Selected passage:
BEGIN

Pumps and Systems, March 2009
Enveloping is a tool that can give more information about the life and health of important plant assets. It is primarily used for early detection of faults in rolling element bearings and gearboxes. Enveloped acceleration is an especially valuable parameter to trend, as the progression of machine condition can be evaluated. Armed with good information and assisted by service experts, plant engineers can be confident in the proper operation and management of the important assets in their care.
Enveloping can reveal faults in the earliest stages of development, before they are detectable by other machinery vibration measurements. Without an early fault detection technique like enveloping, personnel must wait until the latter stages of failure, when overall vibration increases, lubricants become contaminated and temperatures rise. By this time, the remaining usable life of the failing machine elements could be short and the damage more extensive than if the fault had been detected earlier.
The enveloping technique enables the detection and analysis of low-level, repetitive vibrations by extracting them from the overall machinery vibration signal. Enveloping thus facilitates earlier prediction of failure in machines with metal-to-metal contact. While the examples in this article are based on rolling element bearings, the techniques also can be applied to gearboxes and electric motors with commutators.
It is important to note that the successful application and interpretation of enveloping data require experience. Enveloping is just one tool in the analyst's toolbox, and it is best used as one of a number of techniques for complete monitoring of a machine.
Enveloping Isolates Signals of Interest
Enveloping is a multiple-step process that extracts signals of interest from an overall vibration signal (Figure 1). In a rolling element bearing, the interaction between bearing elements and defects excites a structural resonance in the bearing support structure. A seismic transducer measures the vibration and the signal is band-pass filtered to keep only signal components around the resonance frequency. The filtered signal is rectified and then enveloped, which removes the structural resonance frequency and preserves the defect impact frequency. A low-pass filter then eliminates some of the extraneous high-frequency components, and a spectrum is generated. Frequency components are correlated with physical bearing parameters, and a trend of the spectra can show progression of defects.

END

Input data:
BEGIN

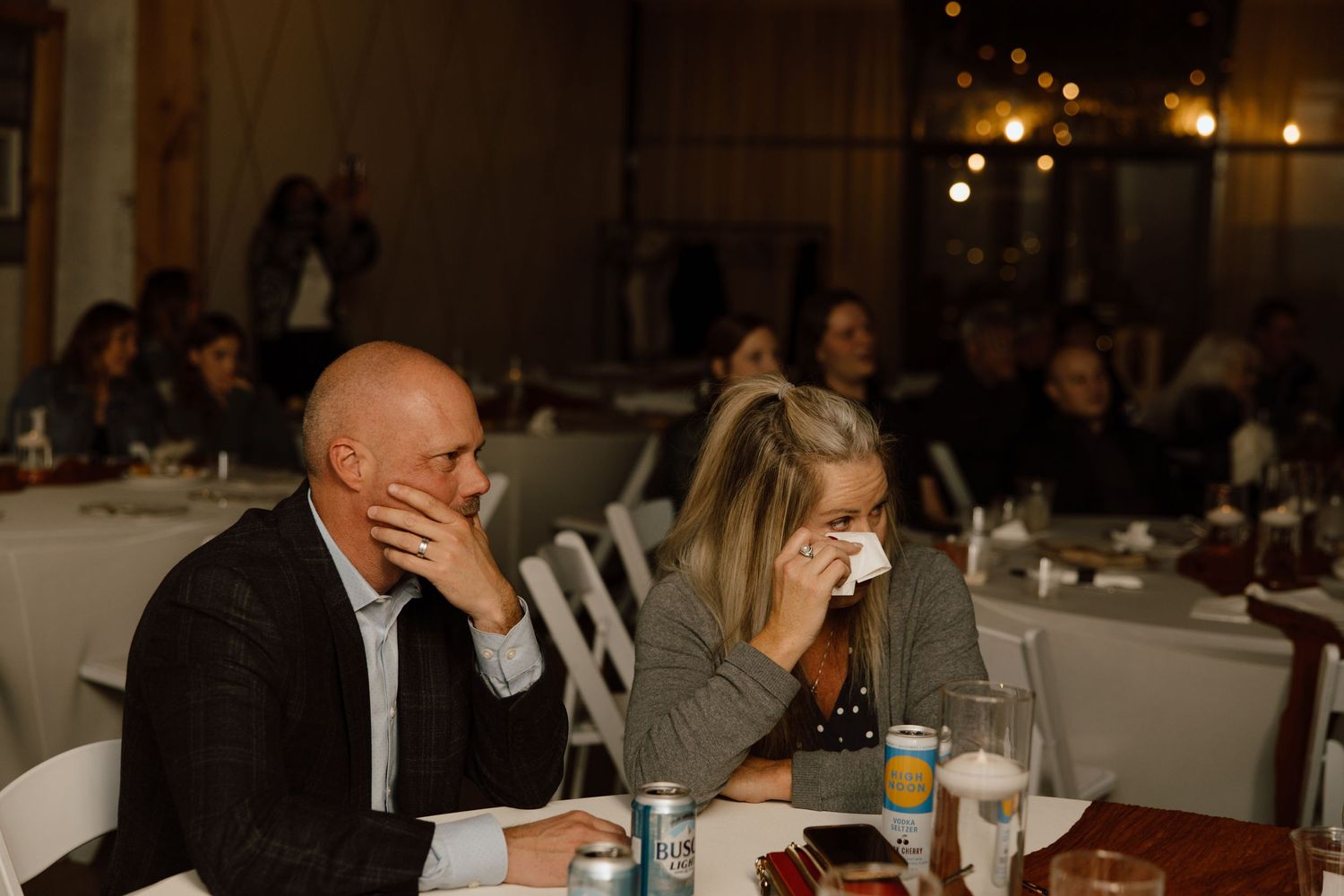 Couple at dinner table showing emotions of disappointment or distress during meal at restaurant.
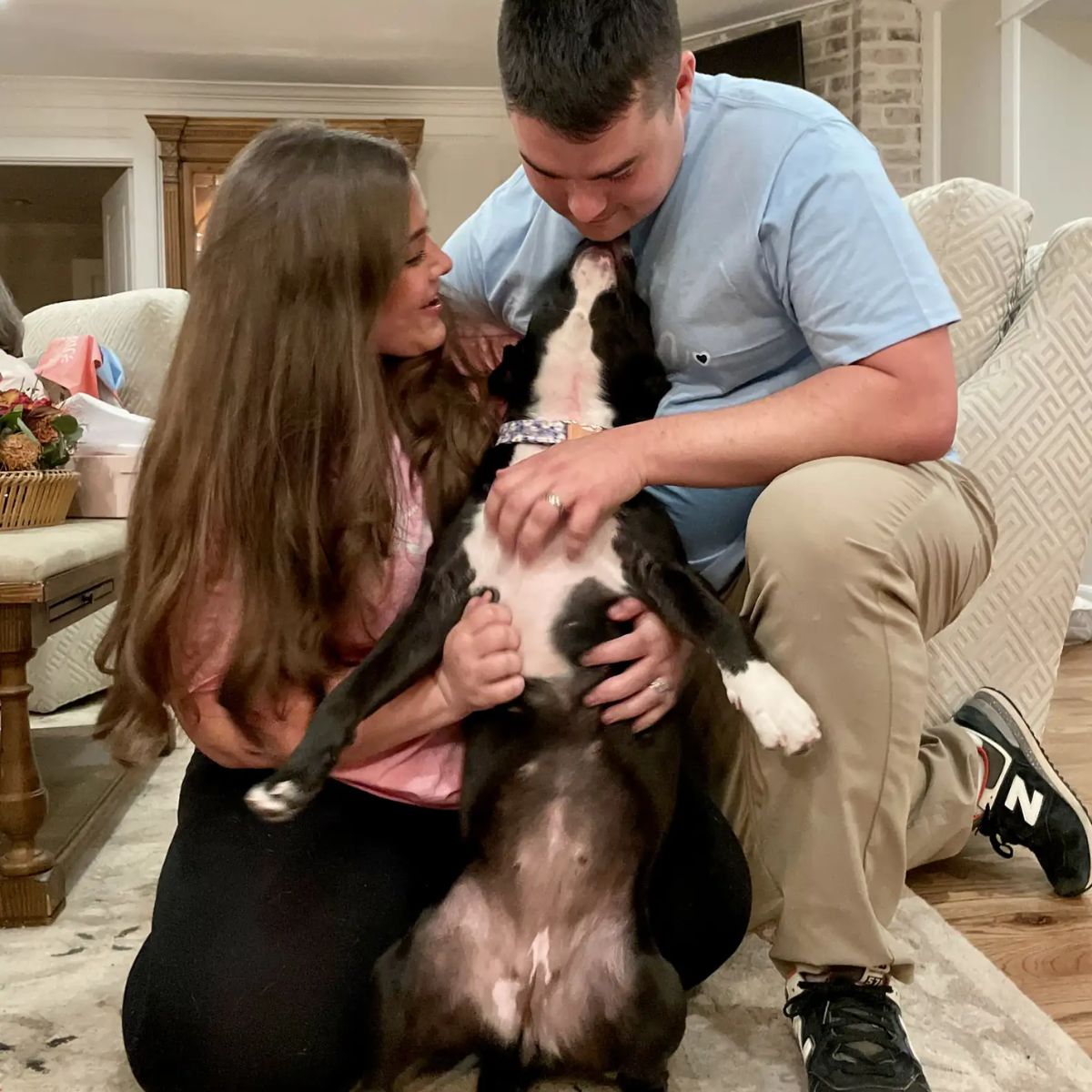 man and woman petting the dog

END

Work order A:
What is enveloping primarily used for, according to the article on enveloping?
Work order B:
Which signs of the latter stages of failure does the article on enveloping name?
Work order C:
Do these statements agree with the article on enveloping? For each, answer yes or no and quote the words that decide it.
(i) Enveloping is best used as the only technique for monitoring a machine.
(ii) The filtered signal is rectified before it is enveloped.
(iii) Enveloping removes the defect impact frequency and keeps the structural resonance frequency.
The listing isn't needed for anything here.

Exercise response A:
Enveloping is primarily used for early detection of faults in rolling element bearings and gearboxes.

Exercise response B:
- Overall vibration increases
- Lubricants become contaminated
- Temperatures rise

Exercise response C:
(i) No: "it is best used as one of a number of techniques for complete monitoring of a machine"
(ii) Yes: "The filtered signal is rectified and then enveloped"
(iii) No: "which removes the structural resonance frequency and preserves the defect impact frequency"